Back end story: I was talking to someone about the importance of content on social media when introducing a new company to your community, and as a joke, I said “You can take pictures of trash and add a Geo-tag, and it will be useful content.” So I decided to put my lens where my mouth went. (I’ve been full of idioms lately).

This advise also applies to my fellow photographers: you can take pictures of anything, as long as you just shoot. If you’re one to attach a story to everything, there is always a story behind your image. The reason why you went for the shot is your story.

Why is it important to always shoot, as a photographer? For beginners, it’s practice. You’ll learn how to define what subjects interest you the most, and practice your skill at the same time. You’ll learn how to develop new techniques and what works best for you. And best of all, your photos will be the journal of your progress. Trust me, you’re going to want to document your progress; so that as you get better, you’ll look back and appreciate where you started.

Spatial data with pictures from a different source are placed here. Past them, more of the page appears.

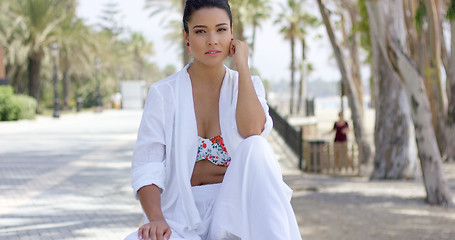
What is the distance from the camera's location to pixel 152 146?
2482 millimetres

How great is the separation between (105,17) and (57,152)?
287 feet

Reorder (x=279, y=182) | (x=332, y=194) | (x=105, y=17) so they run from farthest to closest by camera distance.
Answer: (x=105, y=17) → (x=332, y=194) → (x=279, y=182)

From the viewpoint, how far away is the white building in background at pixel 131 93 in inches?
2345

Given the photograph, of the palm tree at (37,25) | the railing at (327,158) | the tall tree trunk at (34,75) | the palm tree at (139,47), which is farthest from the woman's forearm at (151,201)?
the palm tree at (139,47)

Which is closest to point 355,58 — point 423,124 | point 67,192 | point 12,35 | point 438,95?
point 438,95

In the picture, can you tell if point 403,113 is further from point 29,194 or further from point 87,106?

Front Story: It took me no effort what so ever to find miscellaneous trash laying on the ground in random places. I was on my way to a friend’s house, and I nonchalantly stopped a couple of times to take these images.

I can look at the positive side, and be happy that it had become so easy to find my subject. To say the least, it is disheartening, and now I feel a bit trashy. In two different cities, that are miles away from each other. Makes you think a little, doesn’t it?

“To play safe, I prefer to accept only one type of power: the power of art over trash, the triumph of magic over the brute.”

– Vladimir Nabokov

Do you like taking pictures of random objects? If so, what are they? Comment below – as always, I would love to see what you create. Please leave a comment with the link where I can follow your work.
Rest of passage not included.